Deep-Sea Target Localization with Entropy Reduction: Sound Ray Bending Correction Based on TOA Time Series Analysis and Joint TOA-AOA Fusion

Unlike terrestrial environments, the inhomogeneity distribution of underwater sound speed poses significant challenges for underwater ranging and target localization. In the presence of sound ray bending and sensor node position errors in underwater acoustic sensor networks (UASNs), this paper proposes a joint TOA-AOA deep-sea target localization framework based on sound ray bending correction. From the perspective of information theory and time series analysis, the TOA measurements are time series signals carrying target position information, and the entropy-based analysis quantifies the fundamental limit on localization uncertainty.

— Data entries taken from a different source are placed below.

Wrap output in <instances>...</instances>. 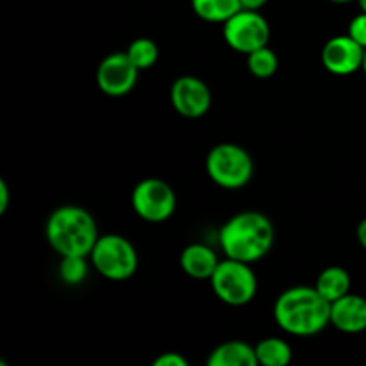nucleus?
<instances>
[{"instance_id":"obj_1","label":"nucleus","mask_w":366,"mask_h":366,"mask_svg":"<svg viewBox=\"0 0 366 366\" xmlns=\"http://www.w3.org/2000/svg\"><path fill=\"white\" fill-rule=\"evenodd\" d=\"M274 318L292 336H315L331 324V302L311 286H293L277 297Z\"/></svg>"},{"instance_id":"obj_2","label":"nucleus","mask_w":366,"mask_h":366,"mask_svg":"<svg viewBox=\"0 0 366 366\" xmlns=\"http://www.w3.org/2000/svg\"><path fill=\"white\" fill-rule=\"evenodd\" d=\"M274 242V224L259 211H242L220 229V247L225 256L250 264L268 256Z\"/></svg>"},{"instance_id":"obj_3","label":"nucleus","mask_w":366,"mask_h":366,"mask_svg":"<svg viewBox=\"0 0 366 366\" xmlns=\"http://www.w3.org/2000/svg\"><path fill=\"white\" fill-rule=\"evenodd\" d=\"M49 245L59 256H88L92 254L99 227L88 209L79 206H61L52 211L45 224Z\"/></svg>"},{"instance_id":"obj_4","label":"nucleus","mask_w":366,"mask_h":366,"mask_svg":"<svg viewBox=\"0 0 366 366\" xmlns=\"http://www.w3.org/2000/svg\"><path fill=\"white\" fill-rule=\"evenodd\" d=\"M206 170L211 181L225 189H239L254 175V161L243 147L236 143H220L206 157Z\"/></svg>"},{"instance_id":"obj_5","label":"nucleus","mask_w":366,"mask_h":366,"mask_svg":"<svg viewBox=\"0 0 366 366\" xmlns=\"http://www.w3.org/2000/svg\"><path fill=\"white\" fill-rule=\"evenodd\" d=\"M92 267L109 281H127L138 270V252L127 238L120 234H102L92 254Z\"/></svg>"},{"instance_id":"obj_6","label":"nucleus","mask_w":366,"mask_h":366,"mask_svg":"<svg viewBox=\"0 0 366 366\" xmlns=\"http://www.w3.org/2000/svg\"><path fill=\"white\" fill-rule=\"evenodd\" d=\"M209 281L214 295L227 306H245L257 293L256 272L245 261L231 257L220 261Z\"/></svg>"},{"instance_id":"obj_7","label":"nucleus","mask_w":366,"mask_h":366,"mask_svg":"<svg viewBox=\"0 0 366 366\" xmlns=\"http://www.w3.org/2000/svg\"><path fill=\"white\" fill-rule=\"evenodd\" d=\"M132 209L142 220L150 224L167 222L177 207V197L167 181L149 177L139 181L132 189Z\"/></svg>"},{"instance_id":"obj_8","label":"nucleus","mask_w":366,"mask_h":366,"mask_svg":"<svg viewBox=\"0 0 366 366\" xmlns=\"http://www.w3.org/2000/svg\"><path fill=\"white\" fill-rule=\"evenodd\" d=\"M270 24L254 9H239L224 24V39L232 50L247 54L263 49L270 41Z\"/></svg>"},{"instance_id":"obj_9","label":"nucleus","mask_w":366,"mask_h":366,"mask_svg":"<svg viewBox=\"0 0 366 366\" xmlns=\"http://www.w3.org/2000/svg\"><path fill=\"white\" fill-rule=\"evenodd\" d=\"M139 68L127 52H113L100 61L97 68V86L107 97H125L138 82Z\"/></svg>"},{"instance_id":"obj_10","label":"nucleus","mask_w":366,"mask_h":366,"mask_svg":"<svg viewBox=\"0 0 366 366\" xmlns=\"http://www.w3.org/2000/svg\"><path fill=\"white\" fill-rule=\"evenodd\" d=\"M209 86L195 75H182L175 79L170 88V102L174 109L184 118H200L211 107Z\"/></svg>"},{"instance_id":"obj_11","label":"nucleus","mask_w":366,"mask_h":366,"mask_svg":"<svg viewBox=\"0 0 366 366\" xmlns=\"http://www.w3.org/2000/svg\"><path fill=\"white\" fill-rule=\"evenodd\" d=\"M366 49L349 34L335 36L322 49V64L335 75H352L363 70Z\"/></svg>"},{"instance_id":"obj_12","label":"nucleus","mask_w":366,"mask_h":366,"mask_svg":"<svg viewBox=\"0 0 366 366\" xmlns=\"http://www.w3.org/2000/svg\"><path fill=\"white\" fill-rule=\"evenodd\" d=\"M331 325L347 335L366 331V299L347 293L331 304Z\"/></svg>"},{"instance_id":"obj_13","label":"nucleus","mask_w":366,"mask_h":366,"mask_svg":"<svg viewBox=\"0 0 366 366\" xmlns=\"http://www.w3.org/2000/svg\"><path fill=\"white\" fill-rule=\"evenodd\" d=\"M181 263L182 272L186 275H189L192 279H199V281H204V279H211V275L217 270L218 256L214 254L213 249H209L207 245H202V243H192V245L186 247L181 252Z\"/></svg>"},{"instance_id":"obj_14","label":"nucleus","mask_w":366,"mask_h":366,"mask_svg":"<svg viewBox=\"0 0 366 366\" xmlns=\"http://www.w3.org/2000/svg\"><path fill=\"white\" fill-rule=\"evenodd\" d=\"M207 365L209 366H256L257 356L256 347H250L249 343L238 342H225L218 345L217 349L211 350L209 357H207Z\"/></svg>"},{"instance_id":"obj_15","label":"nucleus","mask_w":366,"mask_h":366,"mask_svg":"<svg viewBox=\"0 0 366 366\" xmlns=\"http://www.w3.org/2000/svg\"><path fill=\"white\" fill-rule=\"evenodd\" d=\"M315 288L329 302L342 299L343 295L350 293V275L343 267H327L320 272Z\"/></svg>"},{"instance_id":"obj_16","label":"nucleus","mask_w":366,"mask_h":366,"mask_svg":"<svg viewBox=\"0 0 366 366\" xmlns=\"http://www.w3.org/2000/svg\"><path fill=\"white\" fill-rule=\"evenodd\" d=\"M192 9L200 20L209 24H225L243 7L239 0H192Z\"/></svg>"},{"instance_id":"obj_17","label":"nucleus","mask_w":366,"mask_h":366,"mask_svg":"<svg viewBox=\"0 0 366 366\" xmlns=\"http://www.w3.org/2000/svg\"><path fill=\"white\" fill-rule=\"evenodd\" d=\"M257 363L263 366H286L292 363V347L286 340L264 338L256 345Z\"/></svg>"},{"instance_id":"obj_18","label":"nucleus","mask_w":366,"mask_h":366,"mask_svg":"<svg viewBox=\"0 0 366 366\" xmlns=\"http://www.w3.org/2000/svg\"><path fill=\"white\" fill-rule=\"evenodd\" d=\"M125 52L131 57L132 63L139 68V71L152 68L159 59V46L150 38H136Z\"/></svg>"},{"instance_id":"obj_19","label":"nucleus","mask_w":366,"mask_h":366,"mask_svg":"<svg viewBox=\"0 0 366 366\" xmlns=\"http://www.w3.org/2000/svg\"><path fill=\"white\" fill-rule=\"evenodd\" d=\"M247 66H249L250 74L257 79H270L272 75L277 71L279 59L277 54L270 49V46H263L247 56Z\"/></svg>"},{"instance_id":"obj_20","label":"nucleus","mask_w":366,"mask_h":366,"mask_svg":"<svg viewBox=\"0 0 366 366\" xmlns=\"http://www.w3.org/2000/svg\"><path fill=\"white\" fill-rule=\"evenodd\" d=\"M89 272L88 256H61L59 277L70 286L81 285Z\"/></svg>"},{"instance_id":"obj_21","label":"nucleus","mask_w":366,"mask_h":366,"mask_svg":"<svg viewBox=\"0 0 366 366\" xmlns=\"http://www.w3.org/2000/svg\"><path fill=\"white\" fill-rule=\"evenodd\" d=\"M347 34L352 39H356L361 46L366 49V13L361 11L360 14H356V16L350 20L349 32H347Z\"/></svg>"},{"instance_id":"obj_22","label":"nucleus","mask_w":366,"mask_h":366,"mask_svg":"<svg viewBox=\"0 0 366 366\" xmlns=\"http://www.w3.org/2000/svg\"><path fill=\"white\" fill-rule=\"evenodd\" d=\"M154 366H188V360L179 352H163L156 357Z\"/></svg>"},{"instance_id":"obj_23","label":"nucleus","mask_w":366,"mask_h":366,"mask_svg":"<svg viewBox=\"0 0 366 366\" xmlns=\"http://www.w3.org/2000/svg\"><path fill=\"white\" fill-rule=\"evenodd\" d=\"M9 186H7V182L4 181V179H0V214H4L7 211V207H9Z\"/></svg>"},{"instance_id":"obj_24","label":"nucleus","mask_w":366,"mask_h":366,"mask_svg":"<svg viewBox=\"0 0 366 366\" xmlns=\"http://www.w3.org/2000/svg\"><path fill=\"white\" fill-rule=\"evenodd\" d=\"M356 236H357V242H360V245L366 250V218H363V220L357 224Z\"/></svg>"},{"instance_id":"obj_25","label":"nucleus","mask_w":366,"mask_h":366,"mask_svg":"<svg viewBox=\"0 0 366 366\" xmlns=\"http://www.w3.org/2000/svg\"><path fill=\"white\" fill-rule=\"evenodd\" d=\"M242 2L243 9H254V11H259L261 7L267 6L268 0H239Z\"/></svg>"},{"instance_id":"obj_26","label":"nucleus","mask_w":366,"mask_h":366,"mask_svg":"<svg viewBox=\"0 0 366 366\" xmlns=\"http://www.w3.org/2000/svg\"><path fill=\"white\" fill-rule=\"evenodd\" d=\"M357 4H360L361 11H363V13H366V0H357Z\"/></svg>"},{"instance_id":"obj_27","label":"nucleus","mask_w":366,"mask_h":366,"mask_svg":"<svg viewBox=\"0 0 366 366\" xmlns=\"http://www.w3.org/2000/svg\"><path fill=\"white\" fill-rule=\"evenodd\" d=\"M329 2H335V4H347V2H352V0H329Z\"/></svg>"},{"instance_id":"obj_28","label":"nucleus","mask_w":366,"mask_h":366,"mask_svg":"<svg viewBox=\"0 0 366 366\" xmlns=\"http://www.w3.org/2000/svg\"><path fill=\"white\" fill-rule=\"evenodd\" d=\"M363 71H365V75H366V52H365V61H363Z\"/></svg>"}]
</instances>
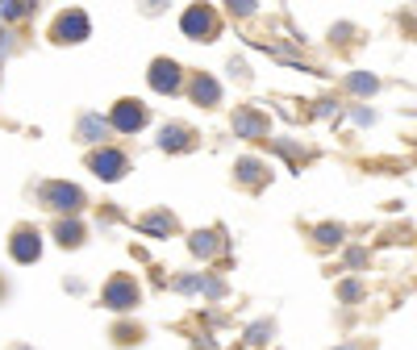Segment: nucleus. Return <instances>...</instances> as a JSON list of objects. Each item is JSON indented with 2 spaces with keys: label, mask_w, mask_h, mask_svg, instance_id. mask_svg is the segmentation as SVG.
I'll return each instance as SVG.
<instances>
[{
  "label": "nucleus",
  "mask_w": 417,
  "mask_h": 350,
  "mask_svg": "<svg viewBox=\"0 0 417 350\" xmlns=\"http://www.w3.org/2000/svg\"><path fill=\"white\" fill-rule=\"evenodd\" d=\"M88 13H79V8H67V13H58V21H54V42H84L88 38Z\"/></svg>",
  "instance_id": "f257e3e1"
},
{
  "label": "nucleus",
  "mask_w": 417,
  "mask_h": 350,
  "mask_svg": "<svg viewBox=\"0 0 417 350\" xmlns=\"http://www.w3.org/2000/svg\"><path fill=\"white\" fill-rule=\"evenodd\" d=\"M42 200H46L50 209H63V213H75V209L84 205V192H79L75 184H46V188H42Z\"/></svg>",
  "instance_id": "f03ea898"
},
{
  "label": "nucleus",
  "mask_w": 417,
  "mask_h": 350,
  "mask_svg": "<svg viewBox=\"0 0 417 350\" xmlns=\"http://www.w3.org/2000/svg\"><path fill=\"white\" fill-rule=\"evenodd\" d=\"M180 25H184V33H188V38H205V42L217 33V17H213L209 8H188Z\"/></svg>",
  "instance_id": "7ed1b4c3"
},
{
  "label": "nucleus",
  "mask_w": 417,
  "mask_h": 350,
  "mask_svg": "<svg viewBox=\"0 0 417 350\" xmlns=\"http://www.w3.org/2000/svg\"><path fill=\"white\" fill-rule=\"evenodd\" d=\"M113 125H117L121 134H134V129L146 125V109H142L138 100H117V109H113Z\"/></svg>",
  "instance_id": "20e7f679"
},
{
  "label": "nucleus",
  "mask_w": 417,
  "mask_h": 350,
  "mask_svg": "<svg viewBox=\"0 0 417 350\" xmlns=\"http://www.w3.org/2000/svg\"><path fill=\"white\" fill-rule=\"evenodd\" d=\"M150 88L155 92H175L180 88V67L171 58H155L150 63Z\"/></svg>",
  "instance_id": "39448f33"
},
{
  "label": "nucleus",
  "mask_w": 417,
  "mask_h": 350,
  "mask_svg": "<svg viewBox=\"0 0 417 350\" xmlns=\"http://www.w3.org/2000/svg\"><path fill=\"white\" fill-rule=\"evenodd\" d=\"M125 154L121 150H100V154H92V171L100 175V180H121L125 175Z\"/></svg>",
  "instance_id": "423d86ee"
},
{
  "label": "nucleus",
  "mask_w": 417,
  "mask_h": 350,
  "mask_svg": "<svg viewBox=\"0 0 417 350\" xmlns=\"http://www.w3.org/2000/svg\"><path fill=\"white\" fill-rule=\"evenodd\" d=\"M104 305L109 309H129V305H138V284L134 280H113L109 288H104Z\"/></svg>",
  "instance_id": "0eeeda50"
},
{
  "label": "nucleus",
  "mask_w": 417,
  "mask_h": 350,
  "mask_svg": "<svg viewBox=\"0 0 417 350\" xmlns=\"http://www.w3.org/2000/svg\"><path fill=\"white\" fill-rule=\"evenodd\" d=\"M8 250H13V259H17V263H33V259L42 255V242H38V234H33V230H17Z\"/></svg>",
  "instance_id": "6e6552de"
},
{
  "label": "nucleus",
  "mask_w": 417,
  "mask_h": 350,
  "mask_svg": "<svg viewBox=\"0 0 417 350\" xmlns=\"http://www.w3.org/2000/svg\"><path fill=\"white\" fill-rule=\"evenodd\" d=\"M192 96H196V100H205V104H217V100H221V88H217L209 75H196V83H192Z\"/></svg>",
  "instance_id": "1a4fd4ad"
},
{
  "label": "nucleus",
  "mask_w": 417,
  "mask_h": 350,
  "mask_svg": "<svg viewBox=\"0 0 417 350\" xmlns=\"http://www.w3.org/2000/svg\"><path fill=\"white\" fill-rule=\"evenodd\" d=\"M234 129L238 134H263L267 125H263V117H255L251 109H242V113H234Z\"/></svg>",
  "instance_id": "9d476101"
},
{
  "label": "nucleus",
  "mask_w": 417,
  "mask_h": 350,
  "mask_svg": "<svg viewBox=\"0 0 417 350\" xmlns=\"http://www.w3.org/2000/svg\"><path fill=\"white\" fill-rule=\"evenodd\" d=\"M188 138H192V134H188L184 125H167L159 142H163V150H167V146H171V150H184V146H188Z\"/></svg>",
  "instance_id": "9b49d317"
},
{
  "label": "nucleus",
  "mask_w": 417,
  "mask_h": 350,
  "mask_svg": "<svg viewBox=\"0 0 417 350\" xmlns=\"http://www.w3.org/2000/svg\"><path fill=\"white\" fill-rule=\"evenodd\" d=\"M58 242H63V246H79V242H84V230H79L75 221H63V225H58Z\"/></svg>",
  "instance_id": "f8f14e48"
},
{
  "label": "nucleus",
  "mask_w": 417,
  "mask_h": 350,
  "mask_svg": "<svg viewBox=\"0 0 417 350\" xmlns=\"http://www.w3.org/2000/svg\"><path fill=\"white\" fill-rule=\"evenodd\" d=\"M96 134H104V121H100V117H84V121H79V138H84V142H96Z\"/></svg>",
  "instance_id": "ddd939ff"
},
{
  "label": "nucleus",
  "mask_w": 417,
  "mask_h": 350,
  "mask_svg": "<svg viewBox=\"0 0 417 350\" xmlns=\"http://www.w3.org/2000/svg\"><path fill=\"white\" fill-rule=\"evenodd\" d=\"M171 225H175L171 217H150V221H146V230H171Z\"/></svg>",
  "instance_id": "4468645a"
}]
</instances>
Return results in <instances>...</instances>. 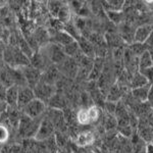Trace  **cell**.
Here are the masks:
<instances>
[{
	"mask_svg": "<svg viewBox=\"0 0 153 153\" xmlns=\"http://www.w3.org/2000/svg\"><path fill=\"white\" fill-rule=\"evenodd\" d=\"M41 120H38V118H31L23 114V117H21V120H19V135L25 138L36 137L39 127H40Z\"/></svg>",
	"mask_w": 153,
	"mask_h": 153,
	"instance_id": "6da1fadb",
	"label": "cell"
},
{
	"mask_svg": "<svg viewBox=\"0 0 153 153\" xmlns=\"http://www.w3.org/2000/svg\"><path fill=\"white\" fill-rule=\"evenodd\" d=\"M33 90L35 97L44 103L49 102L51 100V98L55 95V87L53 85H49V84L42 82V81Z\"/></svg>",
	"mask_w": 153,
	"mask_h": 153,
	"instance_id": "7a4b0ae2",
	"label": "cell"
},
{
	"mask_svg": "<svg viewBox=\"0 0 153 153\" xmlns=\"http://www.w3.org/2000/svg\"><path fill=\"white\" fill-rule=\"evenodd\" d=\"M45 103L42 102L41 100L35 98L34 100H32L28 105L23 109L24 114L31 118H38L43 114V112L45 111Z\"/></svg>",
	"mask_w": 153,
	"mask_h": 153,
	"instance_id": "3957f363",
	"label": "cell"
},
{
	"mask_svg": "<svg viewBox=\"0 0 153 153\" xmlns=\"http://www.w3.org/2000/svg\"><path fill=\"white\" fill-rule=\"evenodd\" d=\"M22 71H23V73H24V76H25V79H26L28 87L34 89L41 82V79H42L41 71L33 68L32 65L26 66V68H22Z\"/></svg>",
	"mask_w": 153,
	"mask_h": 153,
	"instance_id": "277c9868",
	"label": "cell"
},
{
	"mask_svg": "<svg viewBox=\"0 0 153 153\" xmlns=\"http://www.w3.org/2000/svg\"><path fill=\"white\" fill-rule=\"evenodd\" d=\"M54 128L55 127H54L53 123L51 122L50 118L44 117L43 120H41L40 127H39L38 133H37L35 138L38 141H43V140L48 139V138L53 134Z\"/></svg>",
	"mask_w": 153,
	"mask_h": 153,
	"instance_id": "5b68a950",
	"label": "cell"
},
{
	"mask_svg": "<svg viewBox=\"0 0 153 153\" xmlns=\"http://www.w3.org/2000/svg\"><path fill=\"white\" fill-rule=\"evenodd\" d=\"M45 56L50 59L53 63H58V65H60L68 57L63 51V48L54 43L49 45V47L47 48V54Z\"/></svg>",
	"mask_w": 153,
	"mask_h": 153,
	"instance_id": "8992f818",
	"label": "cell"
},
{
	"mask_svg": "<svg viewBox=\"0 0 153 153\" xmlns=\"http://www.w3.org/2000/svg\"><path fill=\"white\" fill-rule=\"evenodd\" d=\"M34 90L32 88L28 87H19V100H18V109L23 110L32 100L35 99Z\"/></svg>",
	"mask_w": 153,
	"mask_h": 153,
	"instance_id": "52a82bcc",
	"label": "cell"
},
{
	"mask_svg": "<svg viewBox=\"0 0 153 153\" xmlns=\"http://www.w3.org/2000/svg\"><path fill=\"white\" fill-rule=\"evenodd\" d=\"M153 31V26L152 25H142L139 28L135 31V37L134 41L135 43H140V44H145V42L147 41V39L149 38L150 34Z\"/></svg>",
	"mask_w": 153,
	"mask_h": 153,
	"instance_id": "ba28073f",
	"label": "cell"
},
{
	"mask_svg": "<svg viewBox=\"0 0 153 153\" xmlns=\"http://www.w3.org/2000/svg\"><path fill=\"white\" fill-rule=\"evenodd\" d=\"M19 91V87L16 85L7 88L5 103L9 108H18Z\"/></svg>",
	"mask_w": 153,
	"mask_h": 153,
	"instance_id": "9c48e42d",
	"label": "cell"
},
{
	"mask_svg": "<svg viewBox=\"0 0 153 153\" xmlns=\"http://www.w3.org/2000/svg\"><path fill=\"white\" fill-rule=\"evenodd\" d=\"M61 65V70L66 76H74L79 71L78 63H76V59H73L71 57H66L65 61L60 63Z\"/></svg>",
	"mask_w": 153,
	"mask_h": 153,
	"instance_id": "30bf717a",
	"label": "cell"
},
{
	"mask_svg": "<svg viewBox=\"0 0 153 153\" xmlns=\"http://www.w3.org/2000/svg\"><path fill=\"white\" fill-rule=\"evenodd\" d=\"M57 78H58V68H55V66H49L48 68H46L45 73L42 74L41 81L46 84H49V85L54 86Z\"/></svg>",
	"mask_w": 153,
	"mask_h": 153,
	"instance_id": "8fae6325",
	"label": "cell"
},
{
	"mask_svg": "<svg viewBox=\"0 0 153 153\" xmlns=\"http://www.w3.org/2000/svg\"><path fill=\"white\" fill-rule=\"evenodd\" d=\"M52 41L54 42V44L61 46V47L63 48L65 46L68 45V44H71V42H74V41H76V40L71 36L68 35L66 32L60 31V32H57V33L55 34L54 38H52Z\"/></svg>",
	"mask_w": 153,
	"mask_h": 153,
	"instance_id": "7c38bea8",
	"label": "cell"
},
{
	"mask_svg": "<svg viewBox=\"0 0 153 153\" xmlns=\"http://www.w3.org/2000/svg\"><path fill=\"white\" fill-rule=\"evenodd\" d=\"M79 46H80V49L82 51V53L85 54L87 57H91V56L94 55L95 53V49H94V45L91 43L90 41H88L87 39H85V37L81 36V38L78 40Z\"/></svg>",
	"mask_w": 153,
	"mask_h": 153,
	"instance_id": "4fadbf2b",
	"label": "cell"
},
{
	"mask_svg": "<svg viewBox=\"0 0 153 153\" xmlns=\"http://www.w3.org/2000/svg\"><path fill=\"white\" fill-rule=\"evenodd\" d=\"M153 65V59L150 51L146 50L144 53L141 54L139 59V68L141 71H145L151 68Z\"/></svg>",
	"mask_w": 153,
	"mask_h": 153,
	"instance_id": "5bb4252c",
	"label": "cell"
},
{
	"mask_svg": "<svg viewBox=\"0 0 153 153\" xmlns=\"http://www.w3.org/2000/svg\"><path fill=\"white\" fill-rule=\"evenodd\" d=\"M150 90H151V86L149 84H147V85L143 86V87L133 89V96L139 101H145L149 97Z\"/></svg>",
	"mask_w": 153,
	"mask_h": 153,
	"instance_id": "9a60e30c",
	"label": "cell"
},
{
	"mask_svg": "<svg viewBox=\"0 0 153 153\" xmlns=\"http://www.w3.org/2000/svg\"><path fill=\"white\" fill-rule=\"evenodd\" d=\"M80 46H79V43L78 41H74L71 42V44L66 45L63 47V51H65V55L68 57H74V56L78 55L80 53Z\"/></svg>",
	"mask_w": 153,
	"mask_h": 153,
	"instance_id": "2e32d148",
	"label": "cell"
},
{
	"mask_svg": "<svg viewBox=\"0 0 153 153\" xmlns=\"http://www.w3.org/2000/svg\"><path fill=\"white\" fill-rule=\"evenodd\" d=\"M93 141H94V136L90 132L81 133V134H79L78 139H76V143L80 146H86V145L91 144Z\"/></svg>",
	"mask_w": 153,
	"mask_h": 153,
	"instance_id": "e0dca14e",
	"label": "cell"
},
{
	"mask_svg": "<svg viewBox=\"0 0 153 153\" xmlns=\"http://www.w3.org/2000/svg\"><path fill=\"white\" fill-rule=\"evenodd\" d=\"M147 84H148L147 76L141 73L136 74V76H134V79H133V81H132V86L134 89L143 87V86L147 85Z\"/></svg>",
	"mask_w": 153,
	"mask_h": 153,
	"instance_id": "ac0fdd59",
	"label": "cell"
},
{
	"mask_svg": "<svg viewBox=\"0 0 153 153\" xmlns=\"http://www.w3.org/2000/svg\"><path fill=\"white\" fill-rule=\"evenodd\" d=\"M56 18H57L58 21L61 22V23H63V24L68 23L71 19V11H70V9H68V7L65 5L61 6L60 10H59Z\"/></svg>",
	"mask_w": 153,
	"mask_h": 153,
	"instance_id": "d6986e66",
	"label": "cell"
},
{
	"mask_svg": "<svg viewBox=\"0 0 153 153\" xmlns=\"http://www.w3.org/2000/svg\"><path fill=\"white\" fill-rule=\"evenodd\" d=\"M103 6L106 7L107 11H120L124 6V1H108L103 3Z\"/></svg>",
	"mask_w": 153,
	"mask_h": 153,
	"instance_id": "ffe728a7",
	"label": "cell"
},
{
	"mask_svg": "<svg viewBox=\"0 0 153 153\" xmlns=\"http://www.w3.org/2000/svg\"><path fill=\"white\" fill-rule=\"evenodd\" d=\"M76 118H78L79 123L82 125H88L90 124L91 122V118H90V114H89V110L88 108L87 109H82L80 110L78 113V117H76Z\"/></svg>",
	"mask_w": 153,
	"mask_h": 153,
	"instance_id": "44dd1931",
	"label": "cell"
},
{
	"mask_svg": "<svg viewBox=\"0 0 153 153\" xmlns=\"http://www.w3.org/2000/svg\"><path fill=\"white\" fill-rule=\"evenodd\" d=\"M9 138V131L5 125L0 124V144H4Z\"/></svg>",
	"mask_w": 153,
	"mask_h": 153,
	"instance_id": "7402d4cb",
	"label": "cell"
},
{
	"mask_svg": "<svg viewBox=\"0 0 153 153\" xmlns=\"http://www.w3.org/2000/svg\"><path fill=\"white\" fill-rule=\"evenodd\" d=\"M107 14H108L109 19H111L113 23H115V24L122 23L123 13L120 11H107Z\"/></svg>",
	"mask_w": 153,
	"mask_h": 153,
	"instance_id": "603a6c76",
	"label": "cell"
},
{
	"mask_svg": "<svg viewBox=\"0 0 153 153\" xmlns=\"http://www.w3.org/2000/svg\"><path fill=\"white\" fill-rule=\"evenodd\" d=\"M61 4H59V2H50V5H49V8H50L51 13L53 14L54 16H57L59 10L61 8Z\"/></svg>",
	"mask_w": 153,
	"mask_h": 153,
	"instance_id": "cb8c5ba5",
	"label": "cell"
},
{
	"mask_svg": "<svg viewBox=\"0 0 153 153\" xmlns=\"http://www.w3.org/2000/svg\"><path fill=\"white\" fill-rule=\"evenodd\" d=\"M6 91H7V87H5L3 84L0 83V100L3 101V102H5Z\"/></svg>",
	"mask_w": 153,
	"mask_h": 153,
	"instance_id": "d4e9b609",
	"label": "cell"
},
{
	"mask_svg": "<svg viewBox=\"0 0 153 153\" xmlns=\"http://www.w3.org/2000/svg\"><path fill=\"white\" fill-rule=\"evenodd\" d=\"M5 49H6L5 42L0 40V60H3V55L4 52H5Z\"/></svg>",
	"mask_w": 153,
	"mask_h": 153,
	"instance_id": "484cf974",
	"label": "cell"
},
{
	"mask_svg": "<svg viewBox=\"0 0 153 153\" xmlns=\"http://www.w3.org/2000/svg\"><path fill=\"white\" fill-rule=\"evenodd\" d=\"M145 45L147 46V47H153V31L152 33L150 34L149 38L147 39V41L145 42Z\"/></svg>",
	"mask_w": 153,
	"mask_h": 153,
	"instance_id": "4316f807",
	"label": "cell"
},
{
	"mask_svg": "<svg viewBox=\"0 0 153 153\" xmlns=\"http://www.w3.org/2000/svg\"><path fill=\"white\" fill-rule=\"evenodd\" d=\"M147 153H153V145H149L147 147Z\"/></svg>",
	"mask_w": 153,
	"mask_h": 153,
	"instance_id": "83f0119b",
	"label": "cell"
}]
</instances>
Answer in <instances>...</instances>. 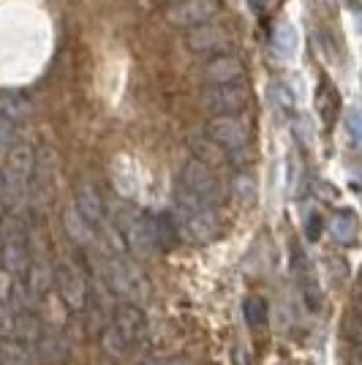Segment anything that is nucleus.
I'll use <instances>...</instances> for the list:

First, based on the TOA time series measurements and combined with the acoustic propagation characteristics of the deep sea, a sound ray bending correction method is adopted to improve the accuracy of slant range measurement. To enhance target localization accuracy, this paper proposes a two-step WLS closed-form solution based on TOA-AOA. To further reduce localization bias, a maximum likelihood estimation (MLE) method based on the Gauss-Newton is also derived. Subsequently, the paper derives and analyzes the Cramér-Rao lower bound (CRLB) for target localization, proving theoretically that jointly using TOA-AOA can improve localization accuracy. Simulations verify the performance of the proposed methods. The slant range estimation method based on sound ray bending correction effectively improves range measurement accuracy. The proposed closed-form solution enhances target localization accuracy, achieving the CRLB accuracy. The Gauss-Newton MLE solution can attain the CRLB accuracy under certain localization geometries and further reduces localization bias.